VORLIEGENDER TEXT:

•••

Der Corona-Fall des Radprofis Simon Geschke ist für das deutsche Olympia-Team eine Warnung, aber kein Grund zur Verunsicherung.
«Ich habe bei den Athleten keine gesteigerte Angst nach diesem Vorfall wahrgenommen», sagte der Chef de Mission Dirk Schimmelpfennig bei einer Pressekonferenz in Tokio. Alle im Team D seien erleichtert, dass der Fall außerhalb des olympischen Dorfes in einem Außenquartier in einer kleinen Gruppe passiert sei.
«Für das deutsche Team ist es eine Erinnerung, dass wir weiter sehr achtsam sein müssen und nicht nachlässig werden dürfen, dass wir das auch bis zum Ende der Spiele durchhalten», sagte er. Schimmelpfennig betonte aber auch: «Wir werden weitere Fälle nicht gänzlich ausschließen können, aber die Wahrscheinlichkeit minimieren.»
Kaul: Mahnung aufzupassen
Für Niklas Kaul ist der Geschke-Fall eine Mahnung, auch im olympischen Dorf darauf aufzupassen, mit wem man sich treffe und sich zusammen aufhalte, sagte der Zehnkampf-Weltmeister der Deutschen Presse-Agentur auf seinem Flug nach Tokio. Der Fall zeige, «dass so eine Blase nicht immer komplett funktioniert».

•••

GELESENES ANWENDEN:
A. Wer ist laut dem Text über den Corona-Fall von Simon Geschke der Chef de Mission des deutschen Olympia-Teams?
B. Führen Sie den Text über den Corona-Fall von Simon Geschke im Anschluss an seinen letzten Satz weiter.

FOLGENDES MATERIAL:
•••

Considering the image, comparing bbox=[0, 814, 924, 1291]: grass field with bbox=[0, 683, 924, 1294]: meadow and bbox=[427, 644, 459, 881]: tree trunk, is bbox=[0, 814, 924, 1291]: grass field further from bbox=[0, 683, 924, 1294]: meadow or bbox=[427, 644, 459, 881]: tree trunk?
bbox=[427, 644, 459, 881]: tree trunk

•••

LÖSUNGEN ZUR ÜBUNG:
A. Dirk Schimmelpfennig.

B.
Unterdessen ist der 35-jährige Geschke am Samstag in Tokio in ein Quarantäne-Hotel eingezogen. Wie Bernd Wolfarth, Chefmediziner des deutschen Olympia-Teams, am Samstag mitteilte, muss der gebürtige Berliner nach den geltenden Regeln dort bis zu zehn Tage bleiben. Geschkes Zimmerkollege im Außenquartier nahe der Strecke am Mount Fuji, Emanuel Buchmann, war negativ getestet worden und konnte am Samstag am olympischen Rennen über 234 Kilometer teilnehmen, erreichte aber nur den 29. Platz. Die Aufregung und die Strapazen vor dem Start hatten ihn sichtbar aus dem Tritt gebracht.
Nach dem positiven Test von Geschke war Buchmann um fünf Uhr des Renntages zum PCR-Test nach Tokio gefahren und drei Stunden später zum Startort zurückgebracht worden. «Man muss kein Fachmann sein, um zu wissen, was das für einen Sportler bedeutet», sagte Wolfarth. Der PCR-Test in den Morgenstunden musste gemacht werden, da in so einem Fall sechs Stunden vor einem Wettkampf ein negativer Test vorgelegt werde muss. «In dieser Situation galt ganz klar Safty First», betonte Wolfarth.
Buchmann in Selbstisolation
Der 28-jährige gebürtige Ravensburger musste sich nach dem Rennen als enge Kontaktperson von Geschke in eine zehntägige Selbstisolation im Hotelzimmer begeben und darf nur dort das Essen einnehmen. Allerdings kann Buchmann das Hotel zum Training und im Falle eines weiteren Olympia-Starts verlassen.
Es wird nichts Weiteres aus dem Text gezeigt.